Shops, pubs and restaurants currently receive a 75% relief on their business rates bill, according to Government data, but that is not set to continue past March 31 next year.

No future discounts have been factored into fiscal forecasts by the Office for Budget Responsibility, the UK’s public finances watchdog.

Alex Probyn, president of property tax at data firm Altus Group, warned that the sectors face a “cliff edge” moment unless the tax break is extended in the upcoming Budget.

Chancellor Rachel Reeves has warned that the Government will have to make “tough decisions” at the spending review at the end of October.

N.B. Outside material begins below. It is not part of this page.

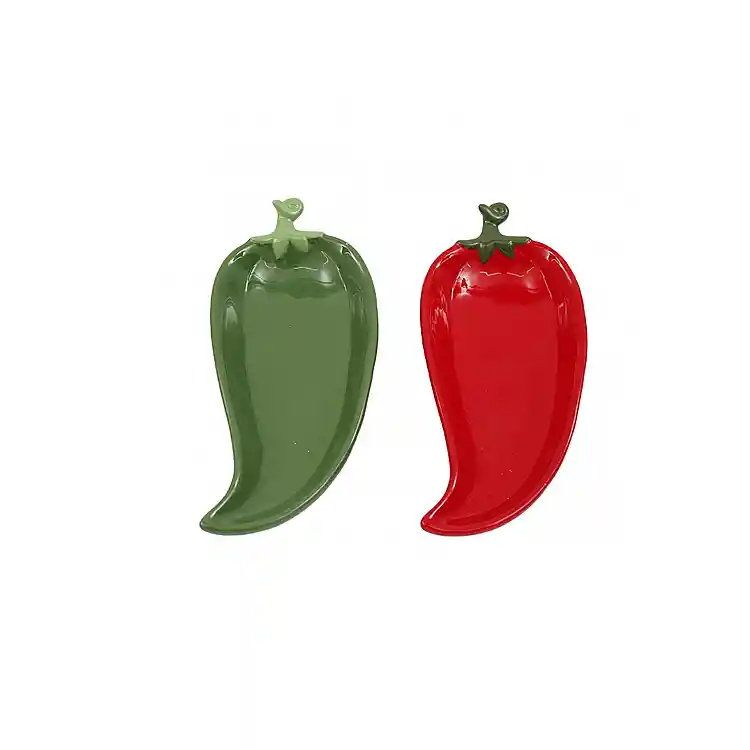 Πιατέλα  CHILLI  2χρώματα 28x12,8cm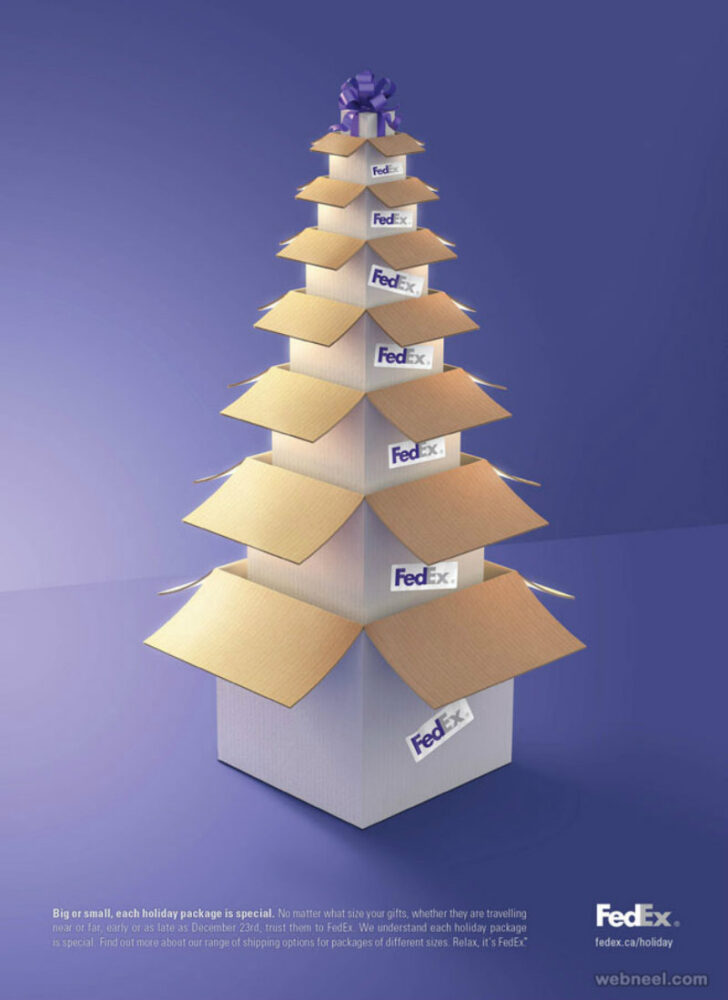 FedEx holiday poster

But it has left Ms Reeves with a balancing act, between shoring up the public purse and making policies which encourage economic growth, something the new Government has cited as a key objective.

The current business rates relief saves the retail, hospitality and leisure sectors a combined £2.41 billion a year, according to Altus research.

That could increase by another £250 million if the core rate of inflation, the consumer prices index, comes in at the 1.9% level predicted by economists next week, bringing the total bill for the sectors to £2.7 billion.

The tax is levied on businesses which have physical premises, and has long been criticised for handing digital-only companies like online retailers an unfair advantage.

Mr Probyn said: “Despite the £22 billion ‘black hole’ in the nation’s public finances, the Chancellor must now prevent a cliff edge for the retail, hospitality and leisure sectors at her upcoming Budget whilst also delivering upon Labour’s manifesto commitment to lower the undue burden already placed on our high streets.”

Pubs and restaurants were at the sharp end of the Covid-19 pandemic, closing for months at a time during lockdowns.

Then, through 2022 and 2023, skyrocketing inflation caused their operating costs to rise while the cost-of-living crisis depressed sales.

The number of pub closures increased to 80 per month over the first three months of 2024, up by 51% compared with the same period last year, according to official Government data for England and Wales.

Meanwhile, research from accountant PwC found that 6,945 shops have closed so far this year in the UK, equivalent to 38 shops per day.

Labour said it would reform the business rates system in its pre-election manifesto but has not announced specific changes since coming into Government.

James Murray, the Exchequer Secretary, told Parliament last month that “the Government is committed to a business rates system which raises the same revenue but in a fairer way”.